Scanning the old photos is actually not a huge part of the time I spend on the project. Most of the time is spent gathering information for photos, identifying the people, location, date, adding a description, then adding keywords so the photos are gathered in “smart galleries.” I will typically have from 5 to 15 galleries per year, depending on how many photos are available for that year.
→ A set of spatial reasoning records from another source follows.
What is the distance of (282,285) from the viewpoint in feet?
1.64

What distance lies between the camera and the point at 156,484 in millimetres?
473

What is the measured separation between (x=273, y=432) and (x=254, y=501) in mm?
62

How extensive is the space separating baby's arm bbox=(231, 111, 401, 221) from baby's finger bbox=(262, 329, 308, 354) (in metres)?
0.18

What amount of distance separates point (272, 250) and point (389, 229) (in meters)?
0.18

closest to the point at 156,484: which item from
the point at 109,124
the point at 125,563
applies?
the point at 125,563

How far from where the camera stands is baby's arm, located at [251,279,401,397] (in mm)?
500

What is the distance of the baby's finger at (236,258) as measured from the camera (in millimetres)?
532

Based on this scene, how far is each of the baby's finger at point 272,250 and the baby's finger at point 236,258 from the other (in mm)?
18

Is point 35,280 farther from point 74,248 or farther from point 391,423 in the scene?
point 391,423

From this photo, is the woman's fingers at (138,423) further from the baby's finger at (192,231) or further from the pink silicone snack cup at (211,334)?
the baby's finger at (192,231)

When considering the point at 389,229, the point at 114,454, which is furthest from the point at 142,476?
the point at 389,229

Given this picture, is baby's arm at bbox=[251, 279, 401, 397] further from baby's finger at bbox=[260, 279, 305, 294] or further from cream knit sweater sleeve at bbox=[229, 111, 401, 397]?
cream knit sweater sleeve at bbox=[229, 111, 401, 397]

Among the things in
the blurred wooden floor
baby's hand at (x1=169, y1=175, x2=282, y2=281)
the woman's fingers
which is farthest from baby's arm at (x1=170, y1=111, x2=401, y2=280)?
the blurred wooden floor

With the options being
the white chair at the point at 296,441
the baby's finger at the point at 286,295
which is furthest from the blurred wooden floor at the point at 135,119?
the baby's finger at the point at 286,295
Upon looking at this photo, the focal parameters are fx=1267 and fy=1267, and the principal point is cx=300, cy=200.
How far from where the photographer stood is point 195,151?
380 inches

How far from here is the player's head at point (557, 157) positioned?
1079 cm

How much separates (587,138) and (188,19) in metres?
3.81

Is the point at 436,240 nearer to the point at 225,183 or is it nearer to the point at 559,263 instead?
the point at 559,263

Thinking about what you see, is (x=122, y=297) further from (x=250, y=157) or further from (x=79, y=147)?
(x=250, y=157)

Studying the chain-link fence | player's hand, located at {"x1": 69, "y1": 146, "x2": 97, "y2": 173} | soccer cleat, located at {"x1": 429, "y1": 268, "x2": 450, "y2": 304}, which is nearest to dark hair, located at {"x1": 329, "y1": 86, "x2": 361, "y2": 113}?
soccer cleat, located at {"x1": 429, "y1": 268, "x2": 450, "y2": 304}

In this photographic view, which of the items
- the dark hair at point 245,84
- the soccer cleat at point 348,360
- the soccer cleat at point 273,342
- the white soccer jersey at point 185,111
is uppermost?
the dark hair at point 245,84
I include all this information in the photo so I can locate the photos on a map, by date, person, etc. Aperture adds the “face names” as keywords on export — which is one reason I want to finish the project in Aperture. All this “imbedded information” makes the photos independent of a specific photo program. Any decent photo DAM will use the embedded location, date, description and keywords. I use the old letters to help determine all this information, then write a yearly narrative of family events. All of this is interesting to me, so it makes it more of an enjoyable hobby than a chore. There are many different “chores” to complete this, so I don’t get bored doing one thing for a long period of time. I just complete one year at a time so I cycle through these various chores every couple months. I have learned a great deal about my parents, grandparents, etc. while completing this project. The photos have much more meaning to me after I went through all this. Also, my kids can have this as a permanent record of their heritage. They can look at a photo of a “stranger” and it will now mean something to them.
Anyway, my point is that preserving the photos can actually be an enjoyable hobby if you enjoy doing the kind of family research I am into. If that is not your “thing,” scanning the photos in a quick and easy manner — like using the ScanSnap — is a fantastic way to easily preserve photos that may otherwise be lost in a shoebox in the basement!